[<prev] [next>] [<thread-prev] [thread-next>] [day] [month] [year] [list]
Message-ID: <YIVrJT8GwLI0Wlgx@zeniv-ca.linux.org.uk>
Date: Sun, 25 Apr 2021 13:14:13 +0000
From: Al Viro <viro@...iv.linux.org.uk>
To: David Howells <dhowells@...hat.com>
Cc: linux-fsdevel@...r.kernel.org,
Dave Wysochanski <dwysocha@...hat.com>,
Marc Dionne <marc.dionne@...istor.com>,
"Matthew Wilcox (Oracle)" <willy@...radead.org>,
Christoph Hellwig <hch@....de>, linux-mm@...ck.org,
linux-cachefs@...hat.com, linux-afs@...ts.infradead.org,
linux-nfs@...r.kernel.org, linux-cifs@...r.kernel.org,
ceph-devel@...r.kernel.org, v9fs-developer@...ts.sourceforge.net,
Trond Myklebust <trond.myklebust@...merspace.com>,
Anna Schumaker <anna.schumaker@...app.com>,
Steve French <sfrench@...ba.org>,
Dominique Martinet <asmadeus@...ewreck.org>,
Jeff Layton <jlayton@...hat.com>, linux-kernel@...r.kernel.org
Subject: Re: [PATCH v7 01/31] iov_iter: Add ITER_XARRAY
On Fri, Apr 23, 2021 at 02:28:01PM +0100, David Howells wrote:
> diff --git a/include/linux/uio.h b/include/linux/uio.h
> index 27ff8eb786dc..5f5ffc45d4aa 100644
> --- a/include/linux/uio.h
> +++ b/include/linux/uio.h
> @@ -10,6 +10,7 @@
> #include <uapi/linux/uio.h>
>
> struct page;
> +struct address_space;
> struct pipe_inode_info;
>
> struct kvec {
What is that chunk for?
> +#define iterate_all_kinds(i, n, v, I, B, K, X) { \
> if (likely(n)) { \
> size_t skip = i->iov_offset; \
> if (unlikely(i->type & ITER_BVEC)) { \
> @@ -88,6 +125,9 @@
> struct kvec v; \
> iterate_kvec(i, n, v, kvec, skip, (K)) \
> } else if (unlikely(i->type & ITER_DISCARD)) { \
> + } else if (unlikely(i->type & ITER_XARRAY)) { \
> + struct bio_vec v; \
> + iterate_xarray(i, n, v, skip, (X)); \
> } else { \
> const struct iovec *iov; \
> struct iovec v; \
> @@ -96,7 +136,7 @@
> } \
> }
For the record - these forests of macros had been my mistake. I'm trying
to get rid of that crap right now, but your changes don't look likely to be
trouble in that respect.
::::
◆ **Instruction 1**:
In the mailing list message about the ITER_XARRAY patch, what does the reply call a mistake?
The mailing list message and the listing have no connection to each other.

◆ **Available records**:
::::
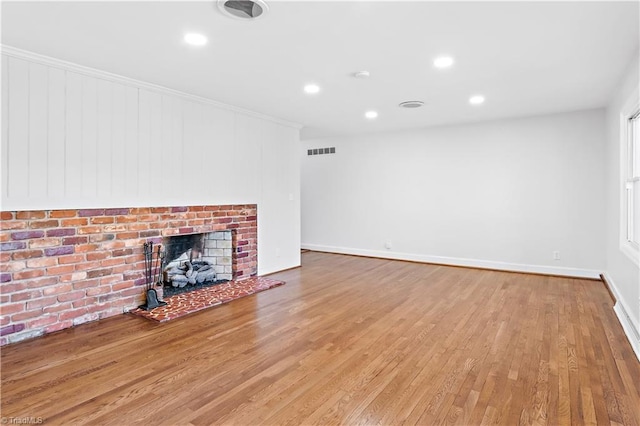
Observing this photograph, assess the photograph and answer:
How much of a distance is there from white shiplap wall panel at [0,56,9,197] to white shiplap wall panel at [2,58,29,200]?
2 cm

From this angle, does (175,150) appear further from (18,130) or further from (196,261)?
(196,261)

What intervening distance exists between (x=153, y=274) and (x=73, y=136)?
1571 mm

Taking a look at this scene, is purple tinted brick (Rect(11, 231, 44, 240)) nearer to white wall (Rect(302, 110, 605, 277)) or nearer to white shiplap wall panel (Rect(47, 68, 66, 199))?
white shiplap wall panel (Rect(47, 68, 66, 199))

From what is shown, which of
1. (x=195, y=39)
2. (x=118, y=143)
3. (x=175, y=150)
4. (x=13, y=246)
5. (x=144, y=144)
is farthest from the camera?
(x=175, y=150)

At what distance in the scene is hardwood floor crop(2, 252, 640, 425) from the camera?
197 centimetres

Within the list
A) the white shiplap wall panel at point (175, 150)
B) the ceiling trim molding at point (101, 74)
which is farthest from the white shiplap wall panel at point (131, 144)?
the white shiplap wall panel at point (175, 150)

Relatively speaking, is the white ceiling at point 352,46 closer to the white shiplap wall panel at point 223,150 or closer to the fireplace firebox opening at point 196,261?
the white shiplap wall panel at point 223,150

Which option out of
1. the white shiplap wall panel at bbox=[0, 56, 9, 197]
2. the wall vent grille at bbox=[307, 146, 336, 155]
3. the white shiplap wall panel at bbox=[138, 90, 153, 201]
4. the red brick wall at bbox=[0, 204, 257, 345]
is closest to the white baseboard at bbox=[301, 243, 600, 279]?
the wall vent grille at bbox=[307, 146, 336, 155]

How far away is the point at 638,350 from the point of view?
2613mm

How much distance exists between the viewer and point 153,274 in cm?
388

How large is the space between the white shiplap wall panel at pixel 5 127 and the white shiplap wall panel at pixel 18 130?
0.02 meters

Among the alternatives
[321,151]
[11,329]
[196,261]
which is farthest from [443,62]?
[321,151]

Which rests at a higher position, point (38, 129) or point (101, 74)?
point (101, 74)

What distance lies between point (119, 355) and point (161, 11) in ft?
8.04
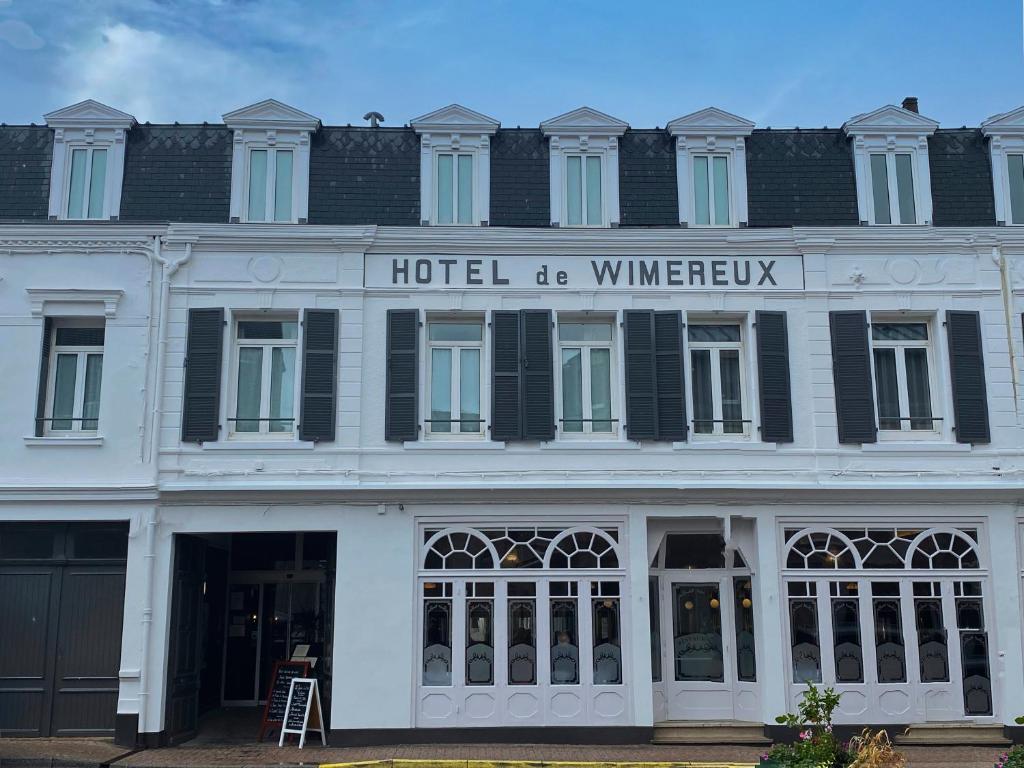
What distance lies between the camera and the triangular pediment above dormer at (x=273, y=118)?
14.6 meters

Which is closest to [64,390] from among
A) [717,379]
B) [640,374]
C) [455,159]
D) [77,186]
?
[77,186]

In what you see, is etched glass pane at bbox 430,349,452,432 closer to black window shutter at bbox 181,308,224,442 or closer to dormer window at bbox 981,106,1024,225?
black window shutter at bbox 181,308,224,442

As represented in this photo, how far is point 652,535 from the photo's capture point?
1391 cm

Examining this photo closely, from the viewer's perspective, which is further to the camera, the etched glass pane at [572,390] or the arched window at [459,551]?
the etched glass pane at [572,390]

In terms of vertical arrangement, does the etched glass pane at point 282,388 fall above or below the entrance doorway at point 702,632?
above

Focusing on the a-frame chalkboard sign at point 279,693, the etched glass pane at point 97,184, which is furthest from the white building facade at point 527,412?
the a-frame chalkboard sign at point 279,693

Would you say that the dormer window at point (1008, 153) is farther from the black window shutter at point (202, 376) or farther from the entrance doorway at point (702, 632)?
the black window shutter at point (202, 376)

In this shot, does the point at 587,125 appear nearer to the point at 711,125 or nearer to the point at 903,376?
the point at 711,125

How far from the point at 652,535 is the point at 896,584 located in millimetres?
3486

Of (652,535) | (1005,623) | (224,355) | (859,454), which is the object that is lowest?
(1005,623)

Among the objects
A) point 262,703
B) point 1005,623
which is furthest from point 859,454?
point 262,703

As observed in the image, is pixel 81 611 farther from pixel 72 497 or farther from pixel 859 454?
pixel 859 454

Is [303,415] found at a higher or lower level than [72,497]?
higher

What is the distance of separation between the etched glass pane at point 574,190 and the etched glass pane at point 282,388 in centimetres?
::::
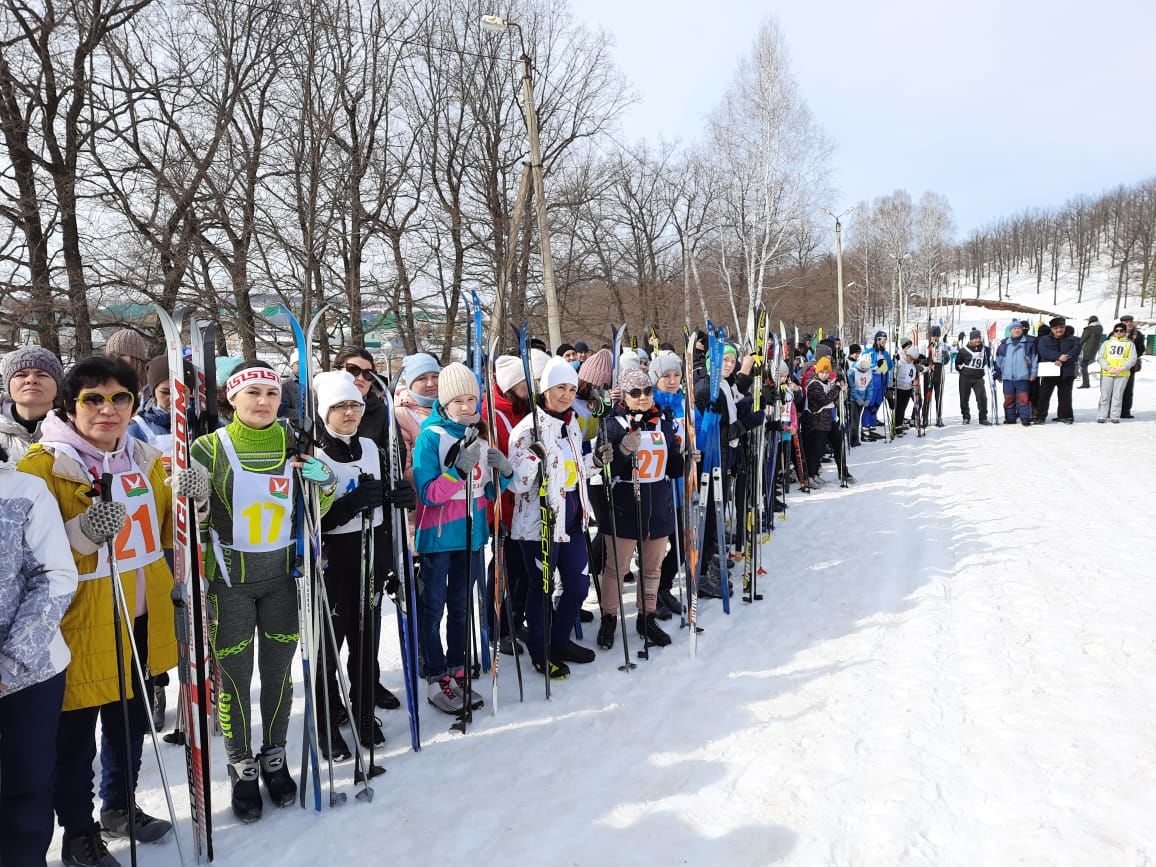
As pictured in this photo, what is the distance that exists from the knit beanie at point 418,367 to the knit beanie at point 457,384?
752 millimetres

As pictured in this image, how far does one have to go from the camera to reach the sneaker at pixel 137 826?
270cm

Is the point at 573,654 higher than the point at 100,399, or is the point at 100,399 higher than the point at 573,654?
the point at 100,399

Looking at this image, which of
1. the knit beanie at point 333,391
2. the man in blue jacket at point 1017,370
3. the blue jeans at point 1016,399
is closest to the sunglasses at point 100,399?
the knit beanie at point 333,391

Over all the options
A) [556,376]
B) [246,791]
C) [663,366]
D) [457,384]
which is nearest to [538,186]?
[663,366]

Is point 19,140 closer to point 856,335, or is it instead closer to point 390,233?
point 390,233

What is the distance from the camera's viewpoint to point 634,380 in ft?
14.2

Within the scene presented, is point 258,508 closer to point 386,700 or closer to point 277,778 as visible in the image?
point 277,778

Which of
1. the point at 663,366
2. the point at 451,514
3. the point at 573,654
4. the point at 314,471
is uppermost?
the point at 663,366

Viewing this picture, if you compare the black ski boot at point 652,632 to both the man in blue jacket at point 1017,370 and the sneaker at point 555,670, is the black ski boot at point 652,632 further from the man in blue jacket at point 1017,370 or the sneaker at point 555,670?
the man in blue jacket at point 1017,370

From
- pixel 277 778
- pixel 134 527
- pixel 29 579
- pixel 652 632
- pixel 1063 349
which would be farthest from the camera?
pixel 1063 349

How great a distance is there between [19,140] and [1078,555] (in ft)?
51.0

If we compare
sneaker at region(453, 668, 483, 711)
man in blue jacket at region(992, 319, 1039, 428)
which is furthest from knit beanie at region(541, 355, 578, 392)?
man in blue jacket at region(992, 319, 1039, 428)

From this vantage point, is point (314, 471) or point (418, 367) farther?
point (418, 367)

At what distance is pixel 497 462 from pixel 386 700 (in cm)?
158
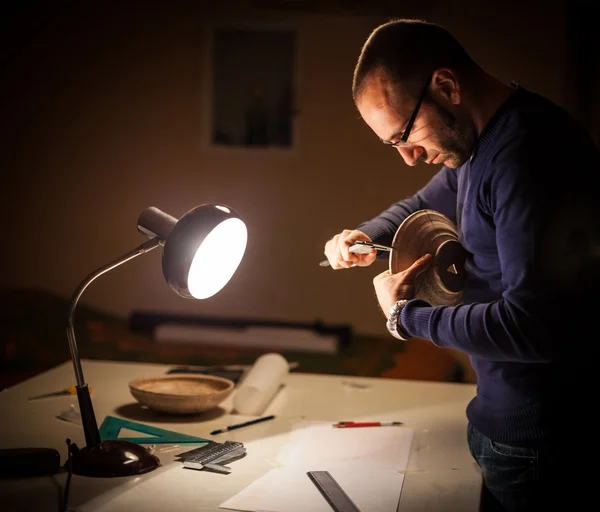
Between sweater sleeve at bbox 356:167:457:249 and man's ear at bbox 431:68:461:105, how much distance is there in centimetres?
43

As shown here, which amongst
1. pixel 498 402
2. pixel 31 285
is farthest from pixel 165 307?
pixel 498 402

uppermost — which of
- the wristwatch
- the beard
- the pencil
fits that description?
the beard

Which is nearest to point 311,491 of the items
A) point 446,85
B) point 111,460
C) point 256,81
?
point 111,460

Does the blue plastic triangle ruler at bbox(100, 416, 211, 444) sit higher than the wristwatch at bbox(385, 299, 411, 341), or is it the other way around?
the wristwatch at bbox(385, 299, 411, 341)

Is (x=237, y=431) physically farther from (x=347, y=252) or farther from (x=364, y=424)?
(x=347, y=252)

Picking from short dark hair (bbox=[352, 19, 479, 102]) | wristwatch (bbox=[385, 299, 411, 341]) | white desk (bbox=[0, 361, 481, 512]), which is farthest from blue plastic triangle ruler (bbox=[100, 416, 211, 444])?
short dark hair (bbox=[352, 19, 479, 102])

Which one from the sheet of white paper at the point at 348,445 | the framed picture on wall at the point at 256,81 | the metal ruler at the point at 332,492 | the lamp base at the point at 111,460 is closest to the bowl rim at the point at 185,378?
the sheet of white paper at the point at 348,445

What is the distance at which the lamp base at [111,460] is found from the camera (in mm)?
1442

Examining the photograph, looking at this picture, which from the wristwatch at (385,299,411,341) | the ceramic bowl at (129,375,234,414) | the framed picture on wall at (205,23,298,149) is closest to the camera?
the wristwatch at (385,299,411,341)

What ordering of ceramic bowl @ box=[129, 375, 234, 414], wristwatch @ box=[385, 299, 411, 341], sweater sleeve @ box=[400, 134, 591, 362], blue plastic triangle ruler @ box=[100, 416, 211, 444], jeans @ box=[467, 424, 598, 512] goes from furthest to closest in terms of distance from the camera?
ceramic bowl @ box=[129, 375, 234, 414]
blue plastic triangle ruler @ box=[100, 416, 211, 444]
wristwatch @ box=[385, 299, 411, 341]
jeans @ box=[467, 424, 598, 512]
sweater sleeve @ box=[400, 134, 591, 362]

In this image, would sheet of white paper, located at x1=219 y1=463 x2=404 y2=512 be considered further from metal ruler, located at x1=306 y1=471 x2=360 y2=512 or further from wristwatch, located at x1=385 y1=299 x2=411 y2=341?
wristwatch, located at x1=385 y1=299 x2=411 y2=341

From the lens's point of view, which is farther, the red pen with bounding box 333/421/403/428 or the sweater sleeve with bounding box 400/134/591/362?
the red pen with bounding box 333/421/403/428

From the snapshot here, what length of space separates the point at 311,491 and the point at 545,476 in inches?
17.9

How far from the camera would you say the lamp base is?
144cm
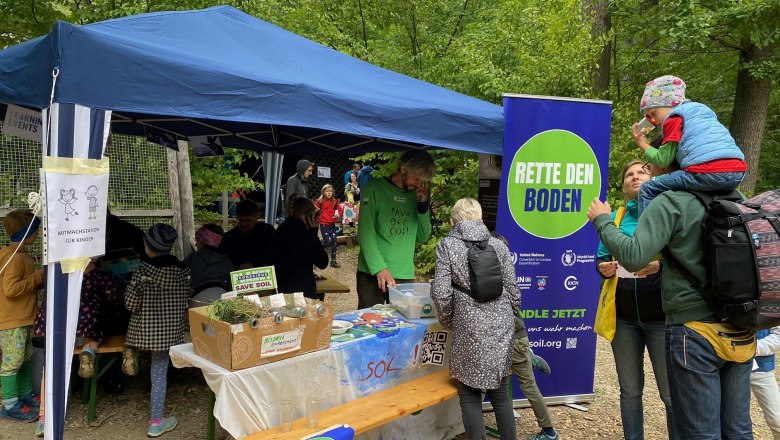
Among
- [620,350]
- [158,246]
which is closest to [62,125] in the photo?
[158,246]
::::
◆ **Instruction 2**:
Return, unchanged, the part of the listing that opens with the line containing "Observing this photograph, assess" and closes with the line containing "197 centimetres".

◆ **Final answer 1**:
The forests of macros.

◆ **Final answer 2**:
Observing this photograph, assess the photograph and answer:
How much of a distance is there from white shiplap wall panel at [0,56,9,197] to white shiplap wall panel at [2,58,29,200]?
2 cm

From this angle, does (175,150) appear further from (18,130) or further from (196,261)?
(196,261)

What intervening distance exists between (x=153, y=274) and (x=73, y=136)?
1571 mm

Taking a look at this scene, is purple tinted brick (Rect(11, 231, 44, 240)) nearer to white wall (Rect(302, 110, 605, 277)) or nearer to white shiplap wall panel (Rect(47, 68, 66, 199))?
white shiplap wall panel (Rect(47, 68, 66, 199))

From what is shown, which of
1. (x=195, y=39)
2. (x=118, y=143)
3. (x=175, y=150)
4. (x=13, y=246)
5. (x=144, y=144)
is farthest from the camera?
(x=175, y=150)

At what distance in the scene is hardwood floor crop(2, 252, 640, 425) from the camera?
197 centimetres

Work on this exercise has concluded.